▶ **Exercise**
The records must be duplicated exactly, with every picture left out.

--- Data for the task Enclosed Below ---

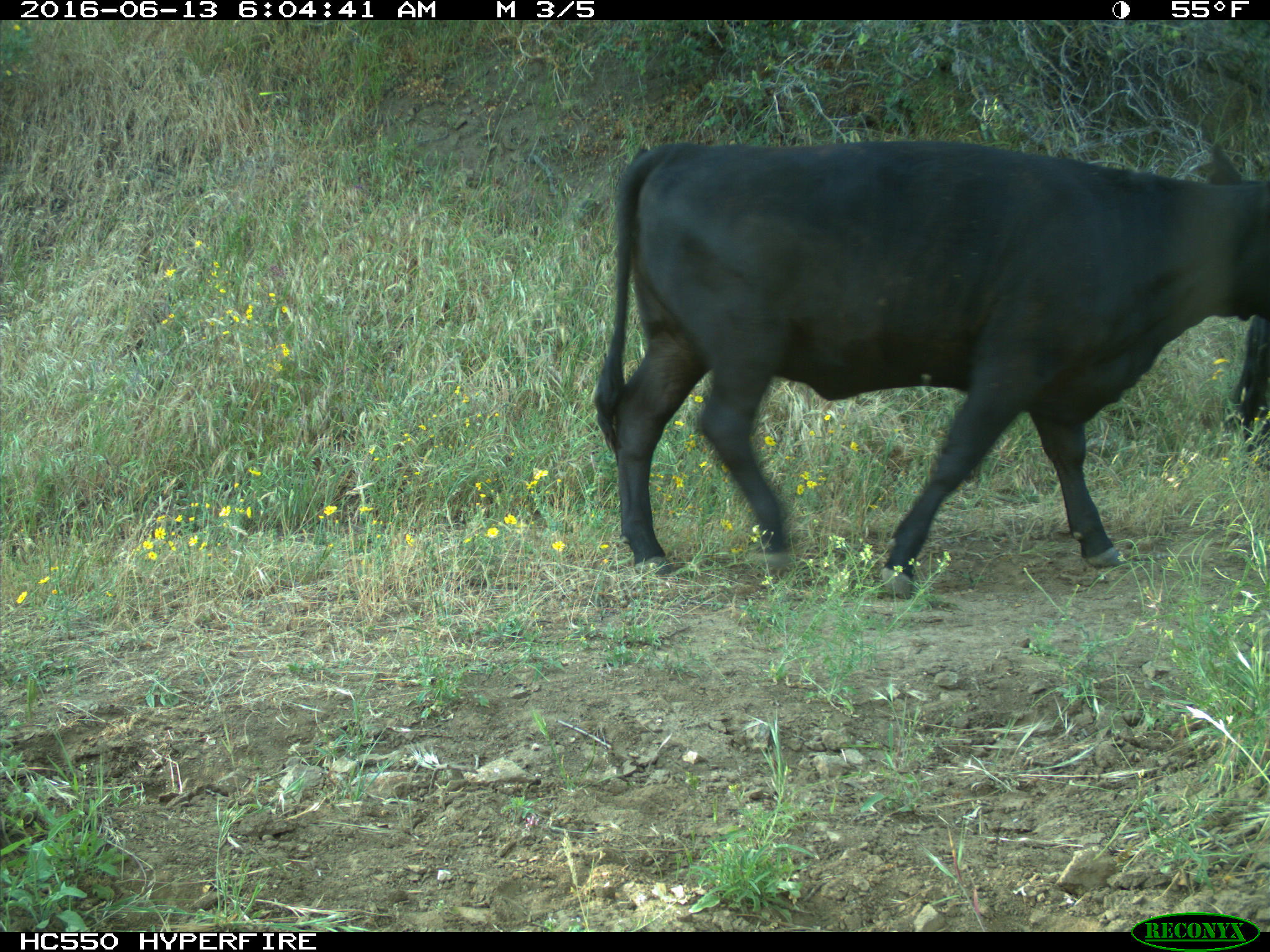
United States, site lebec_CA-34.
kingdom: Animalia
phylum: Chordata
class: Mammalia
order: Artiodactyla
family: Bovidae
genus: Bos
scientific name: Bos taurus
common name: domestic cow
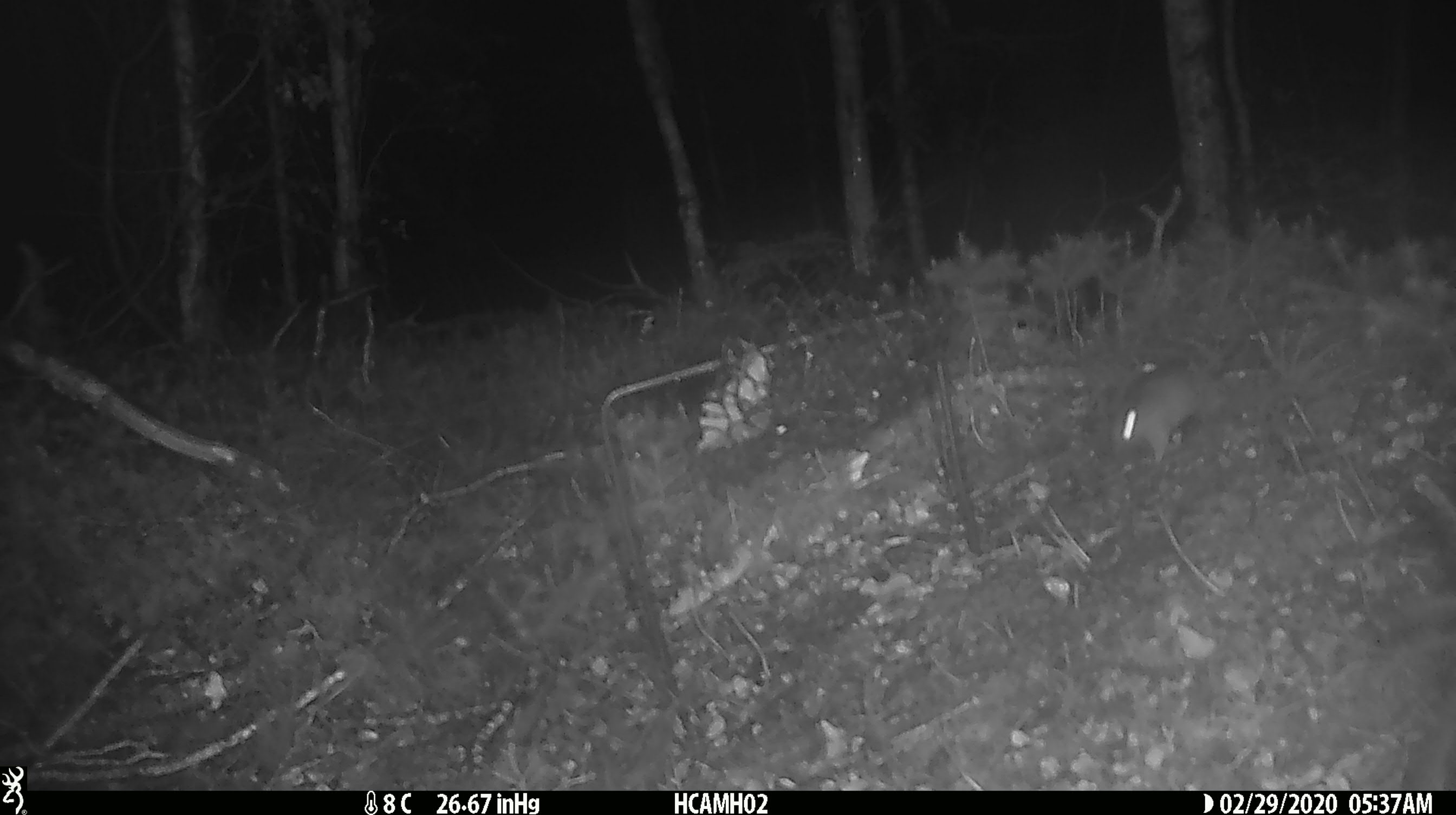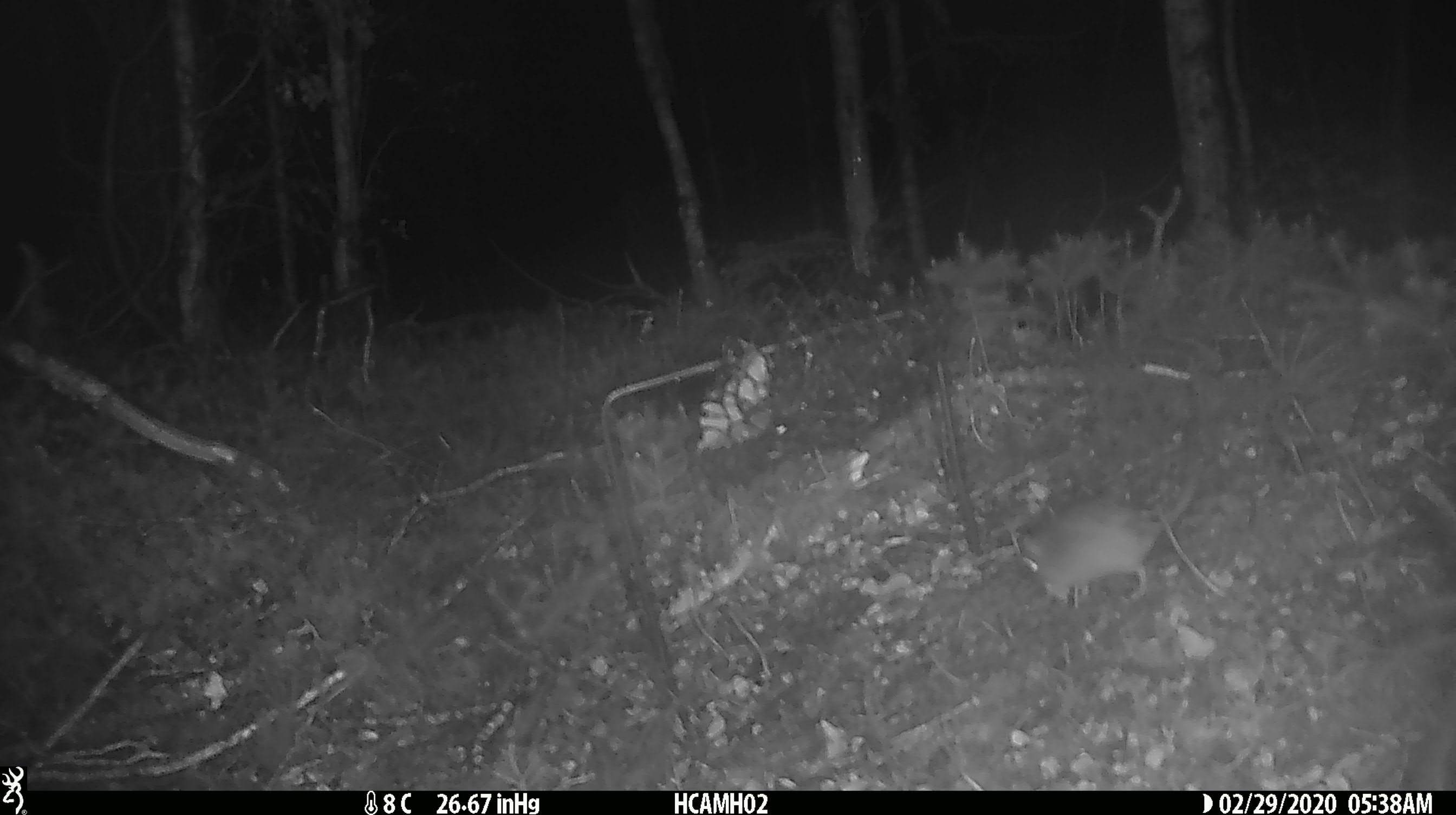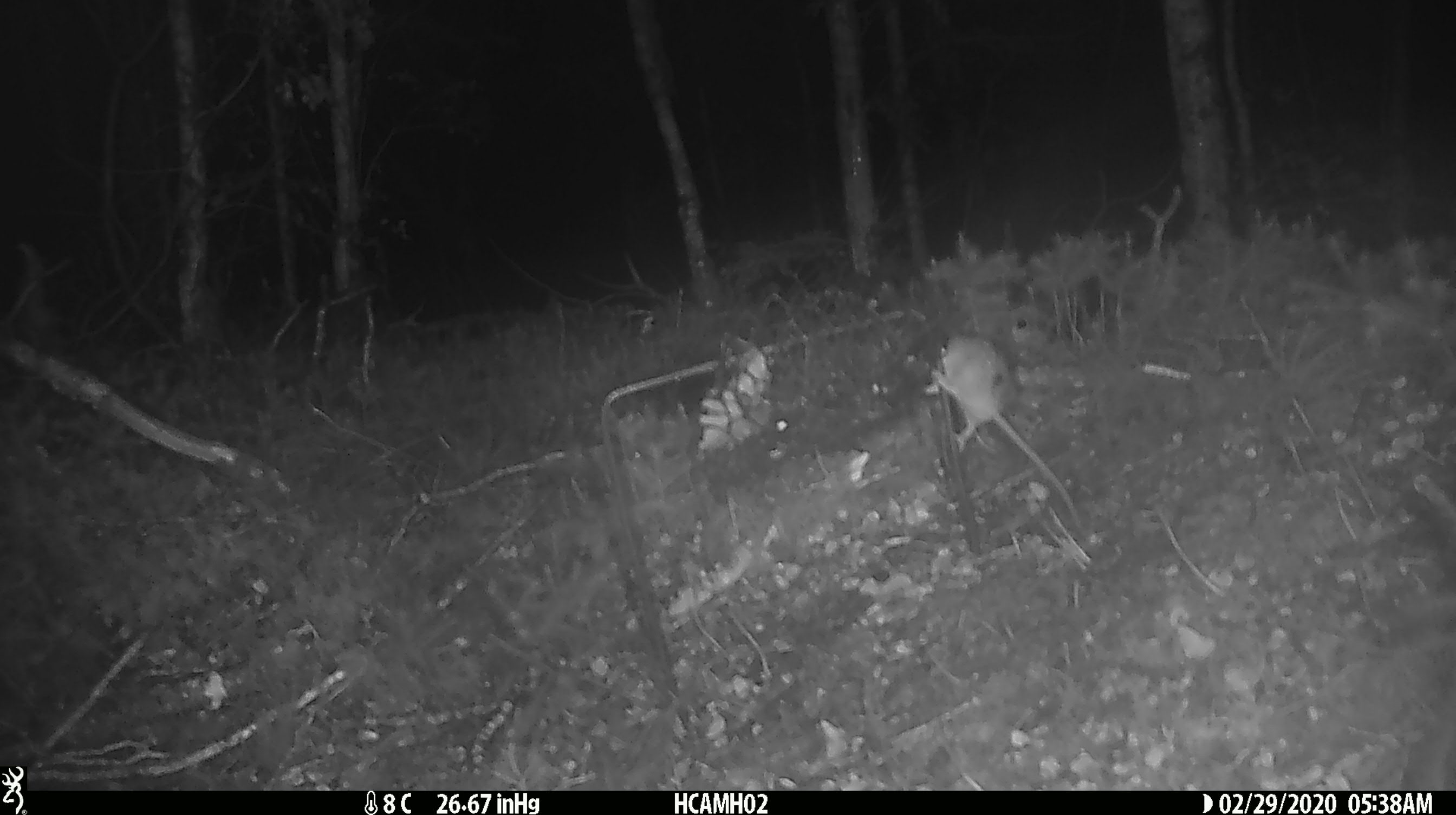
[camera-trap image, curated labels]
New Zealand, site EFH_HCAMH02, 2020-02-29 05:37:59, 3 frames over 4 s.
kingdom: Animalia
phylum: Chordata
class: Mammalia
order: Rodentia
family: Muridae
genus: Mus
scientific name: Mus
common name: mouse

--- End of Enclosed Data for the task ---

▶ **Solution to the problem**
United States, site lebec_CA-34.
kingdom: Animalia
phylum: Chordata
class: Mammalia
order: Artiodactyla
family: Bovidae
genus: Bos
scientific name: Bos taurus
common name: domestic cow
[camera-trap image, curated labels]
New Zealand, site EFH_HCAMH02, 2020-02-29 05:37:59, 3 frames over 4 s.
kingdom: Animalia
phylum: Chordata
class: Mammalia
order: Rodentia
family: Muridae
genus: Mus
scientific name: Mus
common name: mouse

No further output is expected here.